How much information do we need to answer a question? What are the questions? Or as Horgan would put it, are there questions? If there are (and I am not interested in what journals sell us as questions in the disguise of hyped small findings) they are being brushed under the carpet. Of course, Biomedical research does show some progress but this is to Biology what Engineering is to Physics. More on this later.

There is something else happening in parallel with the narrowing of our questions which is having an impact on the dynamics of knowledge. It is a subtle transformation of how we go about it from an enquiry based endeavour into a business orientated one. Finding out things about Nature has changed to publishing papers and getting grants. Questions have turned into finding funding. Competition for publications and funding has transformed trying to answer questions commonly recognized as important to defining a niche in which one can work. Labs have become small businesses that try to obtain funding to continue to do what they/we do, and publications are the means to obtain more funding. A complex loop has been created between publications, careers, funding and positions where the nature and the quality of the research are secondary. The main aim is survival and the measure of whether we will has been defined the impact factor and how well you sell your product which, by the way, is not knowledge (though this is what the marketing says) but the publication and the maintenance of small labour groups. Instead of watches or textile products, we sell genes and proteins, but the mechanics is the same. We use students and postdocs not as people whom we teach how to peer into Nature but as employees which have to work for the success of our business in the belief that they are helping their future.
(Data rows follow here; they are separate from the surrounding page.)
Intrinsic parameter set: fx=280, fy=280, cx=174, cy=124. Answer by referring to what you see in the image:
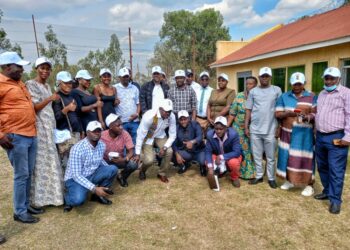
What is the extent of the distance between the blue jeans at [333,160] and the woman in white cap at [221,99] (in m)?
1.60

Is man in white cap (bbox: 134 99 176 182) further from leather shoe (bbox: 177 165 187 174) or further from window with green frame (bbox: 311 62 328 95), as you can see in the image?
window with green frame (bbox: 311 62 328 95)

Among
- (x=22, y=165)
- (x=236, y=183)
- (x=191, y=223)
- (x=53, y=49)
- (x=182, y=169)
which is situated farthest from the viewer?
(x=53, y=49)

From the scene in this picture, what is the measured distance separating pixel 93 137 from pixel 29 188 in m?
1.00

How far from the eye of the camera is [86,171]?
3.75 meters

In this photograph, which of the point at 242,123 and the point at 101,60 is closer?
the point at 242,123

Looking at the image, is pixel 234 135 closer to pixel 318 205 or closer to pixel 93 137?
pixel 318 205

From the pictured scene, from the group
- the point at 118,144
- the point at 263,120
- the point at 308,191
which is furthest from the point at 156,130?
the point at 308,191

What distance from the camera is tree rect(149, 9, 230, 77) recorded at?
34500 millimetres

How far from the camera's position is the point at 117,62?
20562mm

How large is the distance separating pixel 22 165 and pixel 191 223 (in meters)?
2.08

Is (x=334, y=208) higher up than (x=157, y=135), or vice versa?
(x=157, y=135)

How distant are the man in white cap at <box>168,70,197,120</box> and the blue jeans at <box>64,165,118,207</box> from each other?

And thus, the fact that there are many genes, many functions and many cell types fuels the competition between the different business. Each lab selling from journal based soap box their (our) findings, extolling the virtues of the genes we work on. It often surprises me the way our science is measured with questions like “how many people you have in your lab” or with statements like “ did you see the publication of X in Y”, both above an interest in the actual question of the research. Maybe this is what it should be in the time of the You Tube generation, but I surely hope that we do not lose sight of our traditional ways and content. I am not saying that we need to go back to the 1960s or the 1980s, but, if we want Biology to remain interesting at large (and not in a statistical manner) we do need to change the fabric of what we do and blend what is good in the new world in which we live, with some of the spirit of old. And, at this, you may want to ask: are there Questions in Biology? I would say yes and will endeavour to pose some of them here in a near future. Watch this space.